Homofobia em questão no Brasil

Enviada em 05/07/2018

Durante a segunda guerra mundial na Alemanha Nazista, os homossexuais eram levados para o campo de concentração, no qual sofriam diversas formas de tortura, tal opressão era justificada pela premissa biológica de impossibilidade de reprodução e doutrinas religiosas. Hoje, mesmo com o fim desse grande episódio de intolerância, a homofobia ainda é um problema que mata e que está relacionado intimamente com padrões culturais.

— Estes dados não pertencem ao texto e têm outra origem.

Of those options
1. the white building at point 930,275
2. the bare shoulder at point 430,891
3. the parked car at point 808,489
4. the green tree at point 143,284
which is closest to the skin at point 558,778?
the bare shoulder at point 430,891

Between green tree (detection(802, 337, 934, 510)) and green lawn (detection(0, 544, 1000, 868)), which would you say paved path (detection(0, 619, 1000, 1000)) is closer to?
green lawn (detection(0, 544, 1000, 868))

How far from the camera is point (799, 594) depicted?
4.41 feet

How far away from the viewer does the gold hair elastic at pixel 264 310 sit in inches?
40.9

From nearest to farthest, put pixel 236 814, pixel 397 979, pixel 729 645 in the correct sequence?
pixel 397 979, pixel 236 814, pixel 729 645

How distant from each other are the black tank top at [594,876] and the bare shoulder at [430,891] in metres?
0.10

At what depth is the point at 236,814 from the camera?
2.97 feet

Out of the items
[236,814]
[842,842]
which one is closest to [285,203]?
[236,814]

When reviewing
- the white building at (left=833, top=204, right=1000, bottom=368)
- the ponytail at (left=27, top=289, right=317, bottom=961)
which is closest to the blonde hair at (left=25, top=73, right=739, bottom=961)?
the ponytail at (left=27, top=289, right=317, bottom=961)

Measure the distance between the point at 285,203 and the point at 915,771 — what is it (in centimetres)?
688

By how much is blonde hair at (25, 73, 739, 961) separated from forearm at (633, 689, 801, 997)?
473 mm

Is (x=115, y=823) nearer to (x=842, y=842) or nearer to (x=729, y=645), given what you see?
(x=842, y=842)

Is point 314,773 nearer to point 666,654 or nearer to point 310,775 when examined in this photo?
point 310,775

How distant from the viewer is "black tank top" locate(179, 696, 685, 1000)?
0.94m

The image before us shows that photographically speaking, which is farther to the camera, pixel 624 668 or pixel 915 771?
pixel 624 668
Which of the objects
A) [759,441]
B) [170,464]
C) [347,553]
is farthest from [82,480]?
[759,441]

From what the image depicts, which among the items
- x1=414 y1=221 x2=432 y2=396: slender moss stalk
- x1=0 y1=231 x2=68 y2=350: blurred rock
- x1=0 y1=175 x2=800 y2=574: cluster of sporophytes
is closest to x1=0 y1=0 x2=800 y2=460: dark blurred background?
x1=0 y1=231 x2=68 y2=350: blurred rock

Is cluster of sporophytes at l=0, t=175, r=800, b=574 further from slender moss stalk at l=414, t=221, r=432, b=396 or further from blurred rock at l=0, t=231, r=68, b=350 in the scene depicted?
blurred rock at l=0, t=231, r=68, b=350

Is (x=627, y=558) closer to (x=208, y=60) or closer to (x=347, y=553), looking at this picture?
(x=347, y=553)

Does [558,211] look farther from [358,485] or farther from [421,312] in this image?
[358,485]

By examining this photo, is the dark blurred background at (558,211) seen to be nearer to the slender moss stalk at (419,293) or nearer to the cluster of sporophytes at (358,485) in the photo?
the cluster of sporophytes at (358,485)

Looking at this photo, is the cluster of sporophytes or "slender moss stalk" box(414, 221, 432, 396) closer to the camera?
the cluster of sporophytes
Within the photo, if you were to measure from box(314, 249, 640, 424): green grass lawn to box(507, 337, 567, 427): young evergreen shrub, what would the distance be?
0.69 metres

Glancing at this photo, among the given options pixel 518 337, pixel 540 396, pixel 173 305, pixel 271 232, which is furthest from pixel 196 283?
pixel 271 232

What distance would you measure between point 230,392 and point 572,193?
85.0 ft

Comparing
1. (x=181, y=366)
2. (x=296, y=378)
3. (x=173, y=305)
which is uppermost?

É indiscutível que no Brasil existe uma cultura baseada em valores religiosos e conservadores, principalmente no Congresso no qual deveria ser o centro das representatividades das minorias, no entanto, acaba sendo o local que mais inviabiliza os projetos que são direcionados à comunidade de lésbicas, gays, transsexuais e bissexuais, pelos valores intolerantes fixados na cultura brasileira. Em consequência disso, a população LGBT se torna excluída e passível de ataques e até morte, já que segundo o Grupo Gay Da Bahia em 2013, 312 assassinatos foram registrados contra cidadães homossexuais.

Outro fator existente,  é a não criminalização da homofobia, também tratada como um crime comum e em delegacias normais que não oferecem apoio emocional à vitima, caso contraditório pois segundo dados divulgados pelo Grupo Gay Da Bahia, o Brasil é o país que mais mata Travestis e Transsexuais no mundo, sendo que, além da violência física também são excluídos do mercado de trabalho e do meio acadêmico.

Portanto, são necessárias mudanças para intervir no problema. O Ministério da Educação em parceria com a mídia televisiva poderia criar uma campanha em canais abertos para orientar o telespectador sobre a importância de respeitar a diversidade sexual em todos os horários. Outrossim, o Ministério da Justiça, poderia criar um projeto de lei que criminalize a homofobia e crie delegacias que tratem de crimes relacionados à atos homofóbicos, com o objetivo de garantir atendimento psicológico adequado às vítimas.